Aim:
Could you output every one of the rows below word for word, with nothing changed?

[begin Dataset]

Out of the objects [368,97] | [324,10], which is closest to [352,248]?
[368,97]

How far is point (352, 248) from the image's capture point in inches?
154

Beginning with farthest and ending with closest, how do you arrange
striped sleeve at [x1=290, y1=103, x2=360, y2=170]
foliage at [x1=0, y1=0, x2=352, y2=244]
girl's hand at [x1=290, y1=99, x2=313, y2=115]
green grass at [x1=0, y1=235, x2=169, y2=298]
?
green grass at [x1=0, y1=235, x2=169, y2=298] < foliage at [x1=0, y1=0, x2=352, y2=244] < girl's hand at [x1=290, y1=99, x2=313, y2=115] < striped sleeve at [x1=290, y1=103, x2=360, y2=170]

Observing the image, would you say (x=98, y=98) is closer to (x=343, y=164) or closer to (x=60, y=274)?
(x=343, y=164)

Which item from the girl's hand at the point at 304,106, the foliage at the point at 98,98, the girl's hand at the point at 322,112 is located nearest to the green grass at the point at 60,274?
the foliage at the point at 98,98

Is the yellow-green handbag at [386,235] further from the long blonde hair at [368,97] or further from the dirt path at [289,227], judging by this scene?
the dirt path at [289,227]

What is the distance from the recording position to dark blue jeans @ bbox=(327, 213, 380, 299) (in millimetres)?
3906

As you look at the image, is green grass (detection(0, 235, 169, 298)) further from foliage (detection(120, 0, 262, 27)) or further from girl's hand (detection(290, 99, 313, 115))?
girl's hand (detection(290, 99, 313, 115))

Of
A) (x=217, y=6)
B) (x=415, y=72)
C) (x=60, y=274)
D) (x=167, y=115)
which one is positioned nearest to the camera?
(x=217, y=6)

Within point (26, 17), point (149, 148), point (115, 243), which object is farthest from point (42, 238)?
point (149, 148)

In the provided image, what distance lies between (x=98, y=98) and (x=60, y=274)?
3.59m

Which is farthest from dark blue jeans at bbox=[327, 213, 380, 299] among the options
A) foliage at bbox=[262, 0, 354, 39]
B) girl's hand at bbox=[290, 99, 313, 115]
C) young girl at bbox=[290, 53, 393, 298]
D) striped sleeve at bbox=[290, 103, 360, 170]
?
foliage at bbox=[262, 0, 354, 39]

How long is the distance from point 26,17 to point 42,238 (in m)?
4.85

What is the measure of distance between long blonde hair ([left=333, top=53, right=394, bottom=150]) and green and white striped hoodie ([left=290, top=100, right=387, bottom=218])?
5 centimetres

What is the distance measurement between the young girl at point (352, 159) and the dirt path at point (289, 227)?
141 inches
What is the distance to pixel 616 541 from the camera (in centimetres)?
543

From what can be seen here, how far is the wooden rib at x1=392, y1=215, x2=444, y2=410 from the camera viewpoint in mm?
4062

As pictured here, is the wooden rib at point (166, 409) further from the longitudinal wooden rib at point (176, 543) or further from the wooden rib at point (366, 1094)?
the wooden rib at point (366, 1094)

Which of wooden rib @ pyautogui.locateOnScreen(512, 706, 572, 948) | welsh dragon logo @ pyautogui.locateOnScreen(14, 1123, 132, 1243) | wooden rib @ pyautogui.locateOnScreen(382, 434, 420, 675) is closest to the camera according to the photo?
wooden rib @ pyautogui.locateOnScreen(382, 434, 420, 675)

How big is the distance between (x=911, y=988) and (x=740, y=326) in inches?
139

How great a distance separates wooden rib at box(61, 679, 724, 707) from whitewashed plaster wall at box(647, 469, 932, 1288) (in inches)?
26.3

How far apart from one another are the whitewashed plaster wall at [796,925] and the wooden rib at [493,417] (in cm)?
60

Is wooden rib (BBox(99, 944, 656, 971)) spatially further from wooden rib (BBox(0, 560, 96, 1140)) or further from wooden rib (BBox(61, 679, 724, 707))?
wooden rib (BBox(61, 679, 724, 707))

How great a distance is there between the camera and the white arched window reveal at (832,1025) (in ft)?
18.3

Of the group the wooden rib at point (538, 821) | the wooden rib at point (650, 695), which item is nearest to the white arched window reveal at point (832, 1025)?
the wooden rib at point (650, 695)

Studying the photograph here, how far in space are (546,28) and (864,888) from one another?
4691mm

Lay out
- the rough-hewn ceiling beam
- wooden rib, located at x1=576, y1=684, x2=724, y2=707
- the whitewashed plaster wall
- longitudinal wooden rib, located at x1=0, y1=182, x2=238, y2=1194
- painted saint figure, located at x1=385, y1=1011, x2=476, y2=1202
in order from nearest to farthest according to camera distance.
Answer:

[end Dataset]

Expected answer:
Out of the objects [368,97] | [324,10], which is closest to [352,248]?
[368,97]

How far is point (352, 248) from the image's capture point in inches?
154

Beginning with farthest and ending with closest, how do you arrange
striped sleeve at [x1=290, y1=103, x2=360, y2=170]
foliage at [x1=0, y1=0, x2=352, y2=244]
girl's hand at [x1=290, y1=99, x2=313, y2=115]
green grass at [x1=0, y1=235, x2=169, y2=298]
?
green grass at [x1=0, y1=235, x2=169, y2=298] < foliage at [x1=0, y1=0, x2=352, y2=244] < girl's hand at [x1=290, y1=99, x2=313, y2=115] < striped sleeve at [x1=290, y1=103, x2=360, y2=170]

Observing the image, would you say (x=98, y=98) is closer to (x=343, y=164) or closer to (x=60, y=274)?
(x=343, y=164)

Which item from the girl's hand at the point at 304,106, the foliage at the point at 98,98, the girl's hand at the point at 322,112 is located nearest to the green grass at the point at 60,274?
the foliage at the point at 98,98

Is the yellow-green handbag at [386,235] further from the long blonde hair at [368,97] or further from the dirt path at [289,227], judging by this scene?
the dirt path at [289,227]

What is the distance from the recording position to dark blue jeans @ bbox=(327, 213, 380, 299) (in millimetres)?
3906

As you look at the image, is green grass (detection(0, 235, 169, 298)) further from foliage (detection(120, 0, 262, 27)) or further from girl's hand (detection(290, 99, 313, 115))?
girl's hand (detection(290, 99, 313, 115))

Of
A) (x=217, y=6)
B) (x=415, y=72)
C) (x=60, y=274)
D) (x=167, y=115)
which one is positioned nearest to the camera?
(x=217, y=6)

Within point (26, 17), point (149, 148), point (115, 243), which object is farthest from point (42, 238)?
point (149, 148)

In the provided image, what distance lies between (x=98, y=98) and (x=60, y=274)?
3.59m

Which is farthest from dark blue jeans at bbox=[327, 213, 380, 299] among the options
A) foliage at bbox=[262, 0, 354, 39]
B) girl's hand at bbox=[290, 99, 313, 115]
C) young girl at bbox=[290, 53, 393, 298]
D) striped sleeve at bbox=[290, 103, 360, 170]
?
foliage at bbox=[262, 0, 354, 39]

How long is the distance from point 26,17 to point 42,238 (in m)?
4.85

What is the measure of distance between long blonde hair ([left=333, top=53, right=394, bottom=150]) and green and white striped hoodie ([left=290, top=100, right=387, bottom=218])?
5 centimetres

What is the distance measurement between the young girl at point (352, 159) and the dirt path at point (289, 227)?
141 inches
What is the distance to pixel 616 541 from the camera (in centimetres)?
543

From what can be seen here, how far is the wooden rib at x1=392, y1=215, x2=444, y2=410 from the camera viewpoint in mm?
4062

As pictured here, is the wooden rib at point (166, 409) further from the longitudinal wooden rib at point (176, 543) or further from the wooden rib at point (366, 1094)?
the wooden rib at point (366, 1094)

Which of wooden rib @ pyautogui.locateOnScreen(512, 706, 572, 948) | welsh dragon logo @ pyautogui.locateOnScreen(14, 1123, 132, 1243) | wooden rib @ pyautogui.locateOnScreen(382, 434, 420, 675) is closest to the camera according to the photo?
wooden rib @ pyautogui.locateOnScreen(382, 434, 420, 675)

How big is the distance between (x=911, y=988) and (x=740, y=326) in inches?
139

How great a distance separates wooden rib at box(61, 679, 724, 707) from whitewashed plaster wall at box(647, 469, 932, 1288) (in inches)?
26.3

How far apart from one another are the whitewashed plaster wall at [796,925] and the wooden rib at [493,417] (in cm)?
60

Is wooden rib (BBox(99, 944, 656, 971)) spatially further from wooden rib (BBox(0, 560, 96, 1140)) or further from wooden rib (BBox(61, 679, 724, 707))?
wooden rib (BBox(61, 679, 724, 707))

How great a distance is there between the camera and the white arched window reveal at (832,1025) (in ft)?
18.3

Of the group the wooden rib at point (538, 821) | the wooden rib at point (650, 695), which item is nearest to the white arched window reveal at point (832, 1025)?
the wooden rib at point (650, 695)

Studying the photograph here, how far in space are (546,28) and (864,888) from one another?
4691mm

Lay out
- the rough-hewn ceiling beam
- wooden rib, located at x1=576, y1=684, x2=724, y2=707
- the whitewashed plaster wall
- longitudinal wooden rib, located at x1=0, y1=182, x2=238, y2=1194
- painted saint figure, located at x1=385, y1=1011, x2=476, y2=1202
in order from nearest to farthest according to camera distance.
Answer:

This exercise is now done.